Monday, May 20, 2013

Welcome to Paradise! Check Your Betelnut at the Door.






For those of you who followed this blog during my time in Alexandria, Egypt, you may have noticed (or, perhaps not) the rather extensive hiatus I have taken from adding to this site.  It was not due to my usual excuse of writer’s block or to being too busy and dynamic to take time to organize my thoughts.  It was primarily because we moved back to Washington, DC and I really didn’t have anything interesting to add to the constant media barrage coming from our nation’s capital during an election cycle.  Well, perhaps I did, but it was never anything that I thought worth writing about or sharing with a wider audience.  Besides, the idea here is to capture some of the flavor of living as an expat in an exotic location, and, as bizarre as it sometimes is to live in the United States (especially after living away for a number of years), it just didn’t seem like a compelling thing to do. 

 

Now, however, it looks as if I will have enough grist for the mill to last a long while!  Last Friday, after what seemed to be an excruciatingly long wait, we landed in Port Moresby, Papua New Guinea to begin a three to five year posting, again with USAID.  Truth be told, what I knew about PNG prior to moving here came from 1) having advised Egyptian high school students as they represented PNG in a Model United Nations simulation at the Hague, which in itself made me realize that PNG is a very small, extremely impoverished country since our high school never represented any of the larger, well-heeled nations; 2) Jarod Diamond’s book Guns, Germs, and Steel where he postulates that the Highland natives of PNG are still living as hunter-gatherers because of really crappy “geographic luck”; and 3) a visit to the National Geographic’s recent exhibition on PNG’s flamboyant (and as a national symbol, ubiquitous) Birds of Paradise.  All of these sources provided facts, images and theories that are helpful in understanding the poverty, culture, history and fauna of PNG from an academic perspective but gave me little insight on the more mundane things that now occupy my world.  What’s the daily weather like?  Where is the best place to live in Port Moresby?  Is it safe to walk in the streets?  What kind of food can you buy in the grocery store?  Are the people friendly?  Can I ever manage to learn to drive a right-hand drive vehicle?  Will the international school hire me?  What can you buy with a ten kina bill? 

 


So I sit here in the Grand Papua Hotel while I wait for a realtor to call back to schedule a trip to look at apartments and wonder what we have gotten ourselves into.  While I wait, I note a couple of early observations based on two shopping excursions and several days of hotel living: 
 

·         The Gulf of Papua and the Coral Sea are spectacularly beautiful.  While the view is somewhat marred by the harbor full of cargo ships and industrial vessels, by looking beyond them it is easy to see why people fall in love with this area of the world.  Just before a morning fog lifted a few days ago, I caught myself humming “Bali Hai” and half expected to see Emile LaBec’s plantation house appear on the mountains surrounding the bay. 

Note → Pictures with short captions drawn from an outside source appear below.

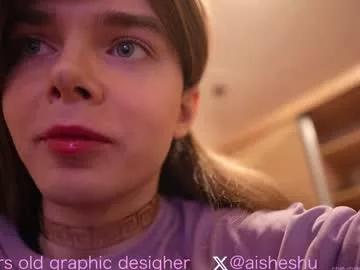 1000and1nights_ from Chaturbate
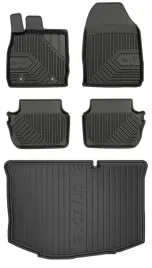 zestaw-77-dywaniki-i-mata-ford-fiesta-mk7-sedan-2008-2017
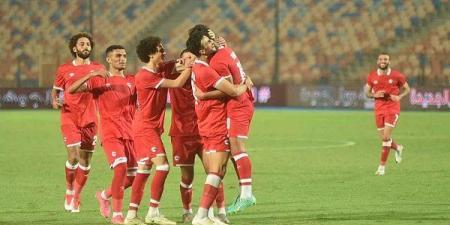 يلا
      شوت..
      بث
      مباشر
      لمباراة
      مودرن
      سبورت
      وطلائع
      الجيش
      في
      الدوري
      المصري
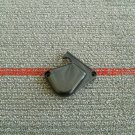 Genuine Kawasaki Part JB650 JB Jet-Ski Jet-Mate Trim Seat Cover Hinge 14024-3764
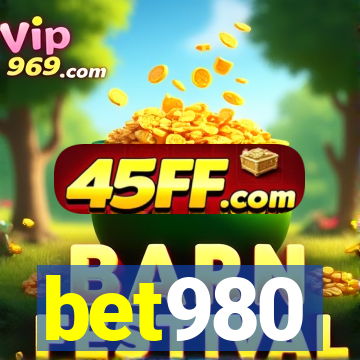 bet980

·         Port Moresby is a city designed for men, both locals and expats.  My support for this statement is thin, I’ll admit, but I think it may bear up over time.  The hotel is predominantly populated by men, mostly Australian men, presumably here for the mining and extractive industries.  Apparently, many expat men live here, but their wives and families live in Cairns, Australia, which is a short plane ride away. The local women who work here are unusually soft-spoken and lacking in confidence.  But most telling in my mind:  the biggest shopping mall in the city has multiple electronics stores, restaurants, and sports equipment shops, but no shoe stores.  

·         Living expenses will be high/quality and speed of service low.  From an initial look, both groceries and alcohol are expensive.  I expected as much for imports from the US and Europe, but thought that, at the very least, Australian Yellow Tail wine (the stuff they sell for $5 a bottle in the Safeway) would be cheap.  Not so at $15 bottle .  Not unexpectedly, the service from sales staff, even in this high end hotel, is fairly insipid.  The people are nice enough, but slow and inattentive.  Not a huge problem, but as the workers at Steph’s office have been “fixing” the AC for three days and the realtor who promised to get back to me yesterday still has not called, I am setting my expectations low.

·         Spontaneity will be limited by security concerns.  It is hard to know how concerned to be, but it is clear that this is not a place where I will be able to just walk out the door of my house, jump in my own car, and drive myself anywhere.  The haves and the have-nots are visibly delineated, more so here than in any other country I have lived in.  As a Westerner, even if I am dressed modestly, sans jewelry and purse, I am still a potential source of consumer goods and/or target for pent-up frustrations.  So I will likely have to find a driver and plan my travel accordingly.

·         There are opportunities and things to do here.  All the above being said, this is not the barren wasteland that some led me to believe awaited my arrival.  There is a tennis and sporting club, a yacht club, swimming pools and reportedly some of the best diving in the world.  I have an interview on Friday with the principal of the Ela Murray International School and I have an apartment to find.  Oh yes, and I have this blog to write.  Just not with the aid of buai (betelnut) at least as long as I am in this hotel!